-- What is expected --
Give the entries below again, word for word, and leave out the images.

== == ==

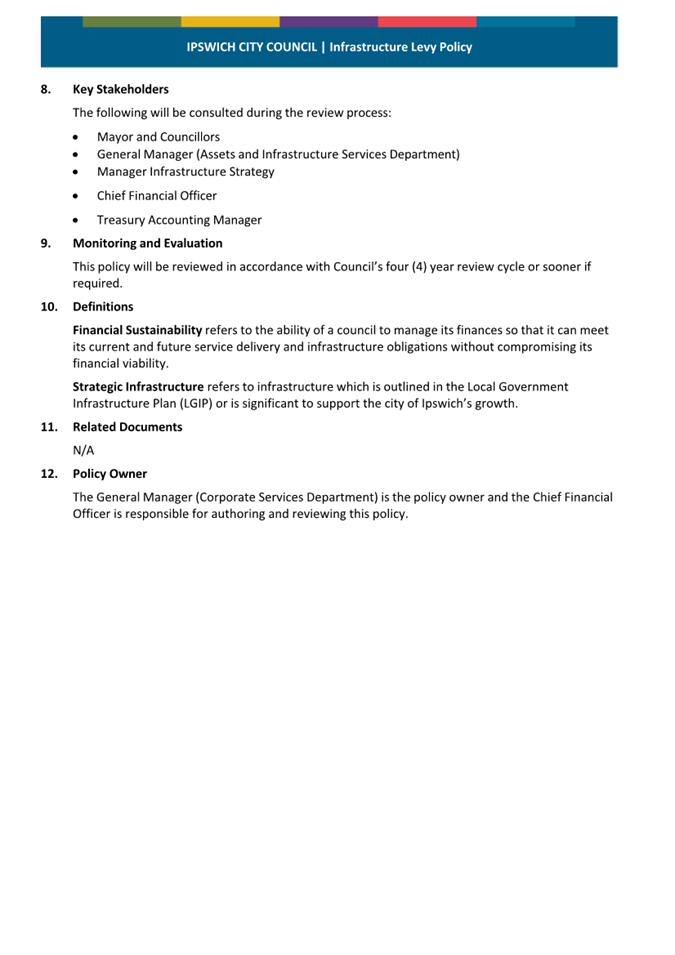 A document with text on it

AI-generated content may be incorrect.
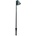 ZAMBELIS LIGHTS E281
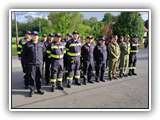 IMG_20240420_180757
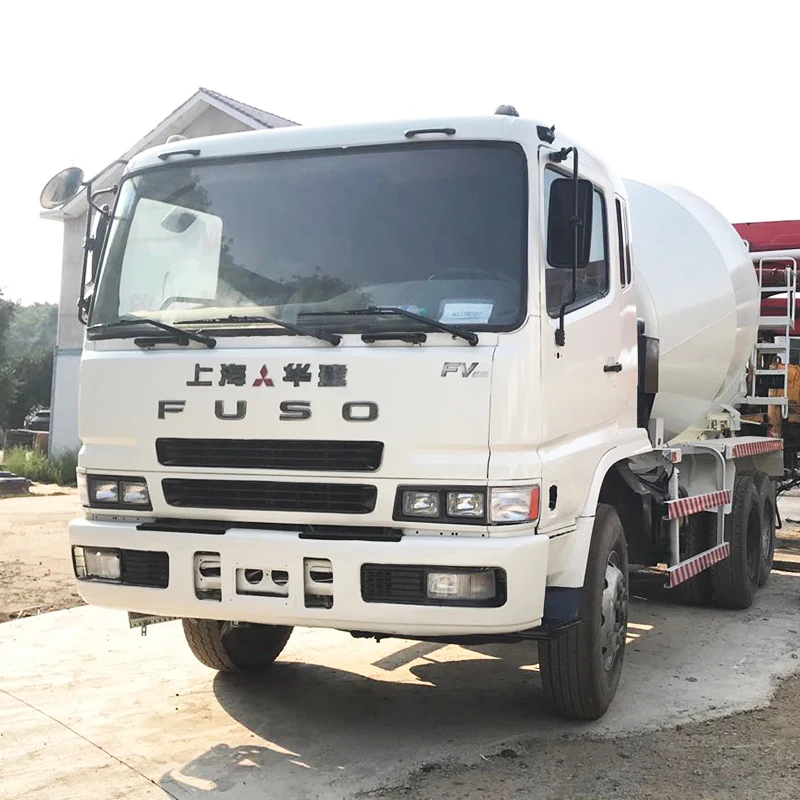 
mini self loading concrete mixer trucks, 4 cubic meters concrete mixer truck price, mini truck concrete mixer truck 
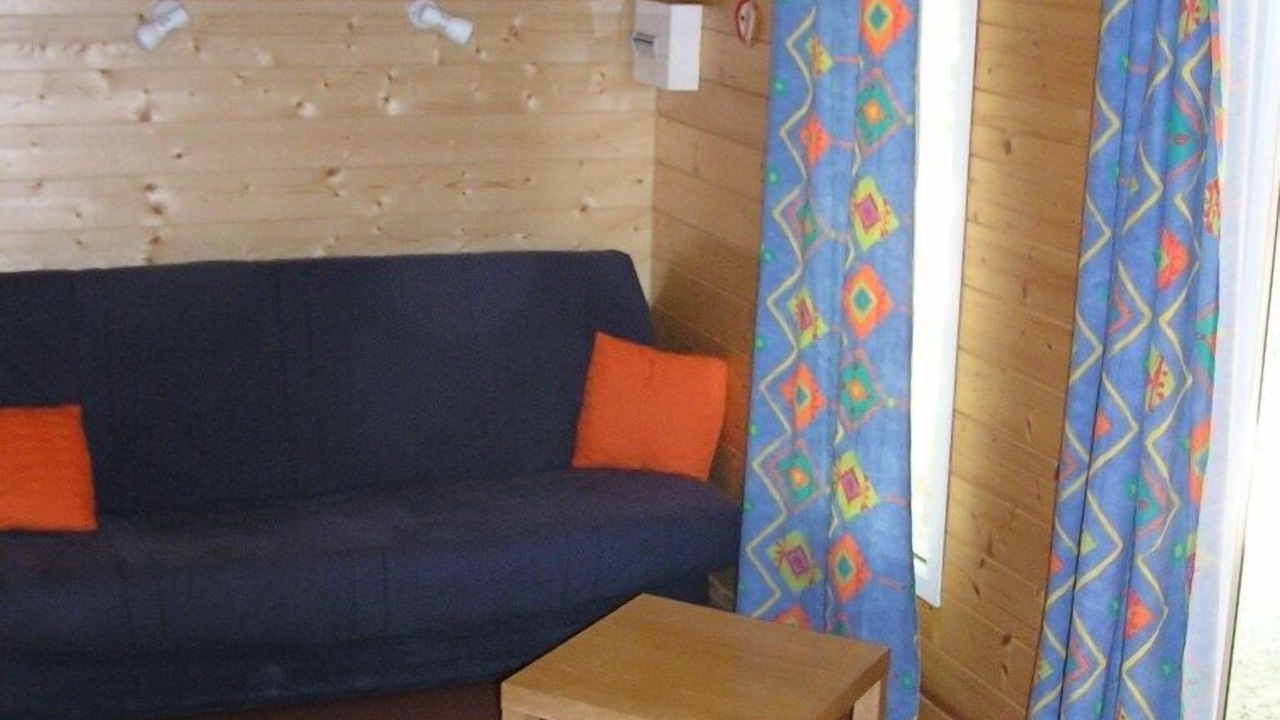 Photo of Livingroom in Vers-Pont-du-Gard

== == ==

-- Exercise solution --
 A document with text on it

AI-generated content may be incorrect.
 ZAMBELIS LIGHTS E281
 IMG_20240420_180757
mini self loading concrete mixer trucks, 4 cubic meters concrete mixer truck price, mini truck concrete mixer truck 
 Photo of Livingroom in Vers-Pont-du-Gard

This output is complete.